The Modern Spirit bears two hallmarks. Baptised in Christianity, it is at heart spiritualist, and from this baptismal inheritance it has preserved one cardinal tendency: it is analytical to such a degree that the novel of psychological analysis can justly be said to have sprung from the Confessional22. Indeed, so thoroughly analytical that it could only attain Synthesis by making a decisive break with its earliest education23 and marrying the speculative and intuitive gifts of its Asian heritage to the scientific and deductive powers of its Greek inheritance.

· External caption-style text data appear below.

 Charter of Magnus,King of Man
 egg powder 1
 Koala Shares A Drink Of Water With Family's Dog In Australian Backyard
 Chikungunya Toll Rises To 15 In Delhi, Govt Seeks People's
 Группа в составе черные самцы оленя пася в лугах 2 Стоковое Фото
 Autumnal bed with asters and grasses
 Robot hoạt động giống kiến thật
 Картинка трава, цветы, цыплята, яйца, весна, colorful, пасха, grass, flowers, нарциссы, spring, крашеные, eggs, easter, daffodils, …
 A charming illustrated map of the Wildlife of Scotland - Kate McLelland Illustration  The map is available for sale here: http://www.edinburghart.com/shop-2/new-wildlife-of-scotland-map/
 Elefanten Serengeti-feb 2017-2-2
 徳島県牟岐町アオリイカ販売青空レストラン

In this magnificent attempt to forge unity from the diverse strands of its intellectual life, it runs one great risk: that of losing—or at least diluting—the spiritualist or mystical character that has thus far been its governing force, that most sharply sets it apart from the men of antiquity, and that bathes it in the most precious light the Gospel ever kindled in the world.

Yet before we come to this momentous contemporary question of Synthesis, we must once more consult History—though now only the History of Beauty’s expression through the Written Word—to show how the modern spirit, in pursuing its aesthetic vision of “Man in the World”, has from the first instinctively dissected its subject into fundamental, constituent parts, then subjected each part in turn to the same analytical scrutiny.

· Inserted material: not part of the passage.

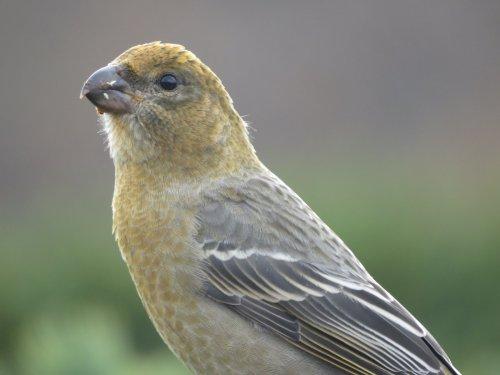 Щур (Финский попугай)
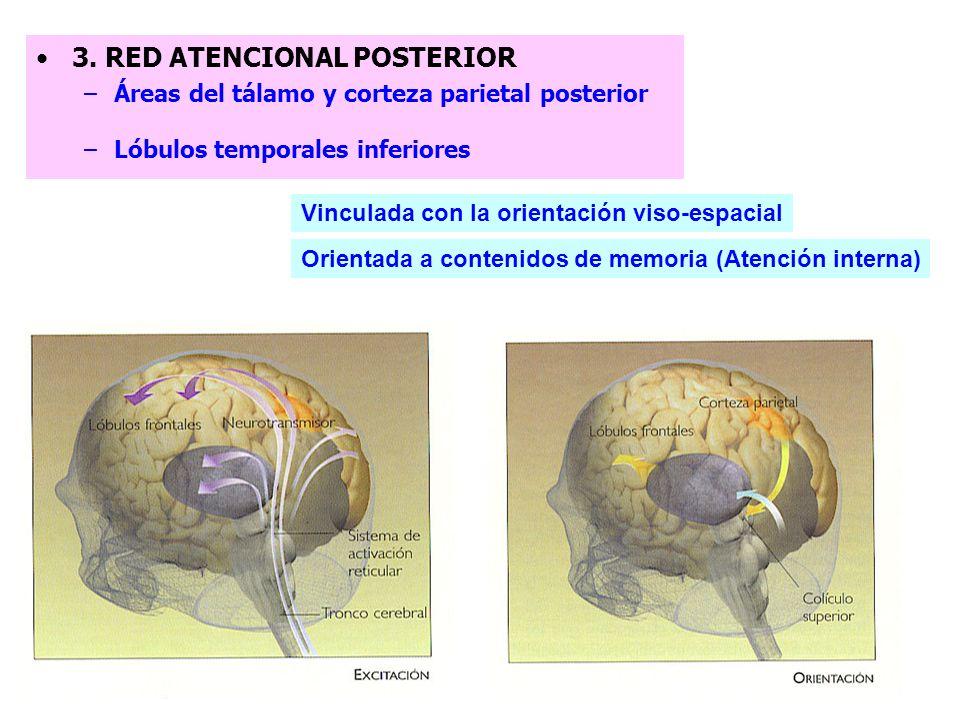 (Áreas V2 y V4 –núcleo pulvinar del tálamo) Memoria de trabajo Características estimulares Iniciación y la inhibición de respuesta 1. RED ATENCIONAL A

To keep within reasonable bounds, we shall not venture back to where logic might lead us—to that far-off dawn after the Ancient World’s twilight, when the Middle Ages broke dimly upon us, and man, still drunk on pagan pleasures yet newly converted to the Religion of Tears, began to mumble his ignorance and pain, to surrender himself to priestly guidance, and, though not always checking his innocent exuberance, at least struggled through the stern alphabet of Contrition and raised, with smarting hands, the heavy veil that hid beatitudes still far beyond reach. How Christ, step by step, banished from the minds of rising generations—who still harboured vague memories of the Pantheon—every deity save himself, and through his Apostles to the Nations imposed a wholly priestly literature, into which only men of learning like Rabelais smuggled echoes of ancient truths. Such themes would richly repay attention but would lead us far astray! Since we must limit ourselves to French literature, let us begin at the close of the sixteenth century, which—as though staging a perfect emblem for our purposes—brought paganism back to life, nearly smothered the authentic modern inspiration (which is Christian), yet ultimately bowed to the contrived but commanding force of a Christianity likewise reborn, and made Homer and Virgil submit to Bossuet.